In southeasterlies, the Eastern Shore area between Swan Creek gives some shelter. Enter just below G "37" and note that it is limited to medium draft vessels.


Opposite Deep Point in 7 feet. Decent shelter and holding (used by tugs and barges as well as pleasure craft). One ICW veteran called this his "favorite anchorage," perhaps because he often got shaken up in Albemarle Sound en route.


For northerly protection, anchor north of R46. It is far enough away from ICW that wakes are not a problem.


Some guides and cruisers recommend this and others do not, saying it is unprotected in any weather and has marginal holding. One says they have had no problem anchoring (have done it 3 times), the water seems deeper than the chart says. With a 4 1/2' draft, they went much farther in and anchored just offshore for Northerly protection.

▶ [EXTRACTED MATERIAL]
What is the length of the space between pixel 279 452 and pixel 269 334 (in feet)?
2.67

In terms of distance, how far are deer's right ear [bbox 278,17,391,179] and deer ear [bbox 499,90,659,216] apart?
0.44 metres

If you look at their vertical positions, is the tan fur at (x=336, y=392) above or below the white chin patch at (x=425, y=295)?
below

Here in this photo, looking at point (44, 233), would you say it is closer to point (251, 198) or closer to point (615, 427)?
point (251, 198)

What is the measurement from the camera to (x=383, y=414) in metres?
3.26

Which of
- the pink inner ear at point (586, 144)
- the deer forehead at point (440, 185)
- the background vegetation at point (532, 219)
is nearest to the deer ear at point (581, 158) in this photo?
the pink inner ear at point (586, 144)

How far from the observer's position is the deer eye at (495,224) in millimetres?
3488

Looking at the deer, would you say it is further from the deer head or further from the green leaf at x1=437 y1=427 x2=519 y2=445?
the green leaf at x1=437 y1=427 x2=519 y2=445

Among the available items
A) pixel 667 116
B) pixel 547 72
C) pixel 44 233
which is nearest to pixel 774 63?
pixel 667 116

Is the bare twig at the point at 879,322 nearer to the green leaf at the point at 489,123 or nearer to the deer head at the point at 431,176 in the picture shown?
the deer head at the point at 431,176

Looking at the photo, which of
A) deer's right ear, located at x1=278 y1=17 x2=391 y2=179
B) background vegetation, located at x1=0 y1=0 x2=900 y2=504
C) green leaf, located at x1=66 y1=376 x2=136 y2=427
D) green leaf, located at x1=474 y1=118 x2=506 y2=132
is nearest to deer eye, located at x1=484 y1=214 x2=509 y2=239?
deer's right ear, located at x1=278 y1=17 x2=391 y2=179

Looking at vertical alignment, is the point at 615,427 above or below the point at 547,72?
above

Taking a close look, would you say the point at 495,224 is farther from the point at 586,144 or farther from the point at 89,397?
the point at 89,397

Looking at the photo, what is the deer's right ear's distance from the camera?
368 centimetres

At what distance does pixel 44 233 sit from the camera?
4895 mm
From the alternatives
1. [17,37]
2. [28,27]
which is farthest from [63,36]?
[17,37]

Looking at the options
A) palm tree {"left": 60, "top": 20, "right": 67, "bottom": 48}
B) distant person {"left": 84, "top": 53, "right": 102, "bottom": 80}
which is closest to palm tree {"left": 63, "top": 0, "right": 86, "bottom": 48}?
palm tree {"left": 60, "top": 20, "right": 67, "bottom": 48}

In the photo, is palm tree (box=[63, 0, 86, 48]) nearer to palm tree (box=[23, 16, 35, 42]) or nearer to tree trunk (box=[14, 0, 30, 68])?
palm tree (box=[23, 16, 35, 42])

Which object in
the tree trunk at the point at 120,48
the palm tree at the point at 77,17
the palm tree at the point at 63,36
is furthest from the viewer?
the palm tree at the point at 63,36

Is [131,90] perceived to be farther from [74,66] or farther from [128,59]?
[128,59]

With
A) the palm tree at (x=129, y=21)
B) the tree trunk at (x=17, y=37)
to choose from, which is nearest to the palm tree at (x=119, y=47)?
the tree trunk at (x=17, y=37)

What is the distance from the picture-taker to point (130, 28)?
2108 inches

▶ [SET TASKS]
[1] According to the anchorage notes, why are wakes not a problem when anchoring north of R46?
[2] Output the records as a Markdown table with columns "Row" and "Line." Start with the line containing "Which object in" and continue through the end of the records. Leave out blank lines.
The anchorage notes and the records are unrelated material.

▶ [ANSWER SET]
[1] Wakes are not a problem there because the spot is far enough away from the ICW.

[2]
| Row | Line |
|---|---|
| 1 | Which object in |
| 2 | the tree trunk at the point at 120,48 |
| 3 | the palm tree at the point at 77,17 |
| 4 | the palm tree at the point at 63,36 |
| 5 | is furthest from the viewer? |
| 6 | the palm tree at the point at 63,36 |
| 7 | Is [131,90] perceived to be farther from [74,66] or farther from [128,59]? |
| 8 | [128,59] |
| 9 | With |
| 10 | A) the palm tree at (x=129, y=21) |
| 11 | B) the tree trunk at (x=17, y=37) |
| 12 | to choose from, which is nearest to the palm tree at (x=119, y=47)? |
| 13 | the tree trunk at (x=17, y=37) |
| 14 | What is the distance from the picture-taker to point (130, 28)? |
| 15 | 2108 inches |